RAIMのスクリプト生成 で生成したシェルスクリプトでは、Pythonスクリプトを実行するための環境設定や インプットファイルの指定を行っており、ユーザーはこのシェルスクリプトを実行することで計算を行う。
RAIMは核データファイルから断面積を計算するため、ユーザーは核データファイルを準備する必要がある。 また、パルス関数を畳み込んだ共鳴吸収スペクトルを計算するため、パルス関数のパラメータおよび加速器からのビームの時間構造を定義したファイルも必要になる。
動作環境#
OS#
- Linux (Windows Subsystem for Linuxを含む)
Ubuntu 22.04以上を推奨
プログラミング言語#
Python3.9以上
C/C++(C++11対応コンパイラ)
C/C++ライブラリ#
- Boost C++ ライブラリ
libboost-all-dev
- BLAS, LAPACK
liblapack-dev, libblas-dev
OpenBLASなどでも可
Pythonライブラリ#
- FRENDYコンパイル用
pybind11
conan
- RAIM実行用
numpy
scipy
matplotlib
計算の流れ#
必要なファイルの準備#
核データファイル#
核データファイルはENDF-6フォーマットのものを準備する必要がある。
サンプルインプットファイルでは、JENDL-5の核データファイルを raim/data/jendl5 に保存することを想定している。
拡張子は任意である。
パルス関数のパラメータ定義ファイル#
RAIMではJ-PARC MLF BL10およびBL22におけるパルス関数を計算できるように、Cole-Windsor関数が実装されている。

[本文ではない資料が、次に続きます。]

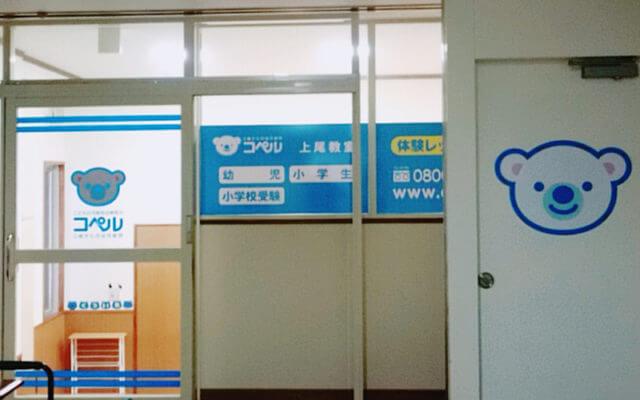 幼児教室コペル 上尾教室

この関数のパラメータのエネルギー依存性を計算するためのパラメータを定義するファイルが raim/data/pulse/BL10.dat および raim/data/pulse/BL22.dat である。
各行の数値はパラメータのエネルギー依存性を表す関数の係数 \(a\) 、\(b\) 、\(c\) である。
他の装置における計算を行う場合には、この数値を変更したファイルを準備する。 なお、#で始まる行はコメント行である。
加速器ビームの時間構造定義ファイル#
J-PARC加速器のダブルバンチ構造を再現するため、陽子ビームの時間構造定義ファイル raim/data/pulse/double.dat が準備されている。

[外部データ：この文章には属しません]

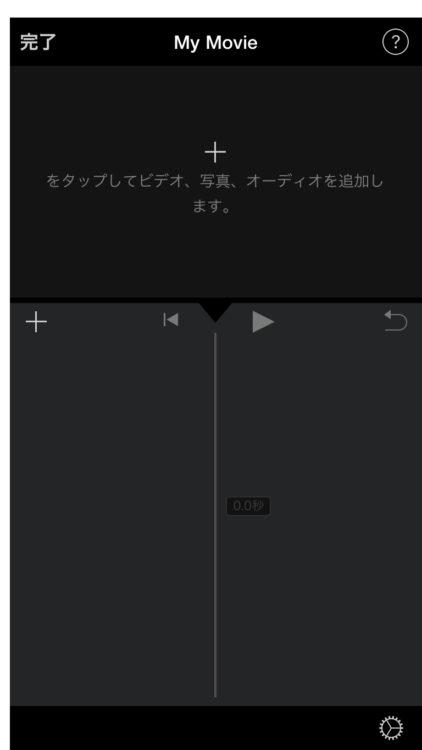 iMovie操作方法の画像_04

このファイルは1列目が時間(単位: \(\mu s\) )、2列目が強度(任意単位)を表している。
ダブルバンチ以外の構造(例えばシングルバンチ構造)を計算したい場合、このファイルを参考にして時間構造を記述したファイルを準備する。 なお、#で始まる行はコメント行である。
測定データファイル#
スペクトルフィッティングを行う場合にはRAIMで読み込める形式にした測定データファイルが必要である。 RAIMが対応している測定データの形式は、
1列目:TOF
2列目:透過率または共鳴吸収量
3列目:誤差
が空白区切りで記述されたテキストファイルである。 なお、#で始まる行はコメントとして扱われる。
インプットファイルの作成#
計算の設定を記述したインプットファイルを作成し、 raim/input に保存する。
インプットファイルの内容は インプットファイル において説明する。
シェルスクリプトの実行#
raim/shellscript においてRAIM実行用シェルスクリプトを実行する。
このシェルスクリプト内で定義されている input_file 変数の値を変更してインプットファイルの指定を行う。
出力結果ファイルの確認#
計算結果等のファイルはインプットファイルで指定したフォルダに保存される。
計算中は計算内容等の情報が標準出力に表示されるが、その情報は summary.txt という名前のファイルに出力される。
また、インプットファイルで指定したデータファイル(断面積や共鳴吸収スペクトルなど)やFRENDYの計算ログファイルも出力される。